The History of Base Ball
The New York Knickerbockers was the first club to write down the rules of what has become modern baseball. The New York Knickerbockers organized their gentlemen's club in 1845 in the Lower Manhattan area of New York City, and played what is often cited as the first base ball match between two clubs the following year when they met a group known as the New York Club at the Elysian Fields in Hoboken, New Jersey. Base ball then began to spread, with other clubs forming, first in the New York area and then in other cities on the East Coast. The Civil War (1861-65) promoted the growth of the game beyond the eastern cities, as soldiers played base ball for recreation and enjoyment in their free time in camp, looked forward to occasional games between army units and local clubs, and even made prison camp life more endurable by organizing ball games. When the war was over, dozens of new clubs were formed in Ohio and throughout the Midwest.
The emphasis in the early game was on courtesy among the gentlemen and, occasionally, ladies, playing the sport for exercise. Initially, only a few rules governed a match. The rest was left up to the players’ sense of honor and good sportsmanship and the umpire’s decisions as he judged players' actions by the gentlemanly code of the Victorian era. Clubs played to win, with the players conducting themselves in a sportsmanlike manner, creating an atmosphere where spectators cheered for good plays by either side.
In 1981, the Ohio History Connection organized the Ohio Village Muffins to show how recreation and base ball were becoming a part of life in the mid-nineteenth century. The team was the first in the nation to play a regular schedule of vintage base ball matches and the Society has assisted in the formation of nearly 50 other vintage teams in Ohio and beyond, including Colorado, New York, Georgia, and Canada.

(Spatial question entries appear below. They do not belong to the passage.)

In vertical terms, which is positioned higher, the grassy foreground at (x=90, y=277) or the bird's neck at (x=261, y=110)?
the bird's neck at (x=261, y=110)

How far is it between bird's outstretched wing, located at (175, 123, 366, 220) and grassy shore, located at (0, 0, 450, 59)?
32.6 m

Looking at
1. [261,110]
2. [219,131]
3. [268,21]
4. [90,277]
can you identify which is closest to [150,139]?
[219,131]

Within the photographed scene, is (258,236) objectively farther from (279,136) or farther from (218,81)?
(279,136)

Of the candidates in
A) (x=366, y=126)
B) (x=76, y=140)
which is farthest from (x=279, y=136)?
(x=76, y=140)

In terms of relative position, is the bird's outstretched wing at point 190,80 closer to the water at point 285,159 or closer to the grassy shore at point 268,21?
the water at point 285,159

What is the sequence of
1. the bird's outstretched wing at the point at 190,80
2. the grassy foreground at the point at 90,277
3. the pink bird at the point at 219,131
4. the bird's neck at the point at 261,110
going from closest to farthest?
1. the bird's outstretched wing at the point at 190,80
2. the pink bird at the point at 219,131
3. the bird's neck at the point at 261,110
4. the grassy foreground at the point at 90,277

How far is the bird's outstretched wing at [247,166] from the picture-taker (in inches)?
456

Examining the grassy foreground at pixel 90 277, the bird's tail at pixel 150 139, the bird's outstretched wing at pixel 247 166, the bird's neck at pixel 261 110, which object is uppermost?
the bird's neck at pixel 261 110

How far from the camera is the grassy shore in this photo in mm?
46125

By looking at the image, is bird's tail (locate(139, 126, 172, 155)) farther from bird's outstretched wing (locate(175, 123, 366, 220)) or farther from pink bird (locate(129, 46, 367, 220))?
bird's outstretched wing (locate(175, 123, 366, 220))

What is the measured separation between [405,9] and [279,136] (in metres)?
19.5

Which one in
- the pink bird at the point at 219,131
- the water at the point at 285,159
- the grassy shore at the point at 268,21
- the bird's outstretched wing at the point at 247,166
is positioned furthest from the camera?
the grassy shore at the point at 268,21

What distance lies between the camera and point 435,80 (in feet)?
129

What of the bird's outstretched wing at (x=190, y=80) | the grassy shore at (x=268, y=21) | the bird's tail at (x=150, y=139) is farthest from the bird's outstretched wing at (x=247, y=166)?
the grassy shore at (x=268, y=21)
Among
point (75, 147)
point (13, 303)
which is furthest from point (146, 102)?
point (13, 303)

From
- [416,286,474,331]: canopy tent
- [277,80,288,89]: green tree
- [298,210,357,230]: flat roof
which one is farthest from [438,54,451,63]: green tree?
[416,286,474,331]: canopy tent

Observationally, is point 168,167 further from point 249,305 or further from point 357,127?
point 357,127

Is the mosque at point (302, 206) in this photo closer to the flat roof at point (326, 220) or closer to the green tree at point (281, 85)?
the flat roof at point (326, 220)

In 1996 the Muffins hosted the founding meeting of the Vintage Base Ball Association to further the historical interpretation of the game. The Muffins play in uniforms patterned after the Currier and Ives lithograph The American National Game, on display at the Ohio Historical Center. The uniforms consist of plain long pants, a white shirt with a bright shield containing the team emblem, a pill box hat, a leather belt with the team name embossed on it, and a bow tie.
The name "Muffin" originates from the organization of 1860s gentlemen's base ball clubs. The best squad was known as the "first nine," the second-string players were the "second nine," and those not well skilled were the "muffin nine," a muff being the term for an error.
The pieces of equipment used by both the Diamonds and the Muffins are reproductions. Bats are no bigger than 2.5 inches in diameter, but may be of any length. Balls are 10 inches in circumference with a single piece of leather covering them. Bases are at least one square foot and are filled with sand or sawdust. Ball gloves and protective equipment had not been invented.